A car drove past. Someone walking a dog. Streetlights just coming on.
Normal.
I let the curtain fall.
The apartment stared back. Silent. Empty. Wrong.
I thought about calling Sarah, telling her I couldn't stay here tonight.
But what would I say? Nothing's missing, nothing's broken, I just feel like someone was here.
She'd tell me to get some sleep, that stress was getting to me.
Maybe she'd be right.
Or maybe I was the only one paying attention.
I went to the bedroom and changed into sweats but kept my bra on, didn't even put on the oversized shirt I usually slept in. I needed to be able to move. Just in case.
Just in case of what, I didn't know.
I climbed into bed, pulled the covers up but left the lamp on. Light felt safer.
My phone sat on the nightstand within reach, ringer all the way up.
I stared at the ceiling.
The fridge hummed. Voices drifted through the walls. Water ran in the apartment above.
Normal sounds.
Then a floorboard creaked in the hallway outside my apartment.
I stopped breathing.
Footsteps. Slow. Deliberate. Coming closer.

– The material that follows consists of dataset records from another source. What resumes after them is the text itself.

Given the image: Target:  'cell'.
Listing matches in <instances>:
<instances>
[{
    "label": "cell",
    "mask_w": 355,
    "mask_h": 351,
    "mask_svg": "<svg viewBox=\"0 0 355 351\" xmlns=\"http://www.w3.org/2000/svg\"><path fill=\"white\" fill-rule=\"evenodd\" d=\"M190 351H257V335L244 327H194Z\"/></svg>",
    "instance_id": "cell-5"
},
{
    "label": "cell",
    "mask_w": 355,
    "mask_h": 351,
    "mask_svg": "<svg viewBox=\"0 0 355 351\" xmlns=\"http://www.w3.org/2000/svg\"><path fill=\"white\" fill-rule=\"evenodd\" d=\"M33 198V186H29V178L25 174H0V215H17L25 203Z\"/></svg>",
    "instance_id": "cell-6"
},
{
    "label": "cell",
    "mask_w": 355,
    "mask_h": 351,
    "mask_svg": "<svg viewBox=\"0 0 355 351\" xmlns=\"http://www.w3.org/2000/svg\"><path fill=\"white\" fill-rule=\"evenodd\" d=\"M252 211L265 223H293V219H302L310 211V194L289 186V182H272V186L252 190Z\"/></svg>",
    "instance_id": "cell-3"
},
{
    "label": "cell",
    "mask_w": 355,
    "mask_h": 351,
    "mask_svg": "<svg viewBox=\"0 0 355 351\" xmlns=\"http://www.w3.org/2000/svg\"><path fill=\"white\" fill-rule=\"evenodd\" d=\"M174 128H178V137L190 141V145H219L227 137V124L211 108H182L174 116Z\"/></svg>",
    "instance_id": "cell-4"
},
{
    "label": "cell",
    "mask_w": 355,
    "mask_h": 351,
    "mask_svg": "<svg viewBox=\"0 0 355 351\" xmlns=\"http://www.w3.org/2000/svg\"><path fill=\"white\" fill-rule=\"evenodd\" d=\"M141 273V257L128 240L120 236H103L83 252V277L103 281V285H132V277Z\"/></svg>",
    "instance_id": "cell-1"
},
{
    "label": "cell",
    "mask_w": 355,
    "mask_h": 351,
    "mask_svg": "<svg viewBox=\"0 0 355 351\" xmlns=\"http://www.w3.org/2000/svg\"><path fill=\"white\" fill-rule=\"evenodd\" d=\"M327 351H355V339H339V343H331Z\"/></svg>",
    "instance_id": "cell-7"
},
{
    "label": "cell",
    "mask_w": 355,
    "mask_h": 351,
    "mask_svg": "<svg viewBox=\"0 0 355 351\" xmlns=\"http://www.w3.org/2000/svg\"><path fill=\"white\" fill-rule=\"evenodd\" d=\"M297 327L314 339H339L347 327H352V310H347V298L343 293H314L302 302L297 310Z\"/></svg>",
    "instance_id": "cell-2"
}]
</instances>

They stopped right outside my door.
I sat up, phone in my hand, ready to dial.
Silence.
Then the footsteps moved away, fading down the hall.
I waited. Listened. Nothing.
Probably just a neighbor coming home late.
Probably.
I lay back down but didn't close my eyes.
Sleep came eventually, shallow and restless, the kind where you're still half awake, still listening, still waiting for something you hope never comes.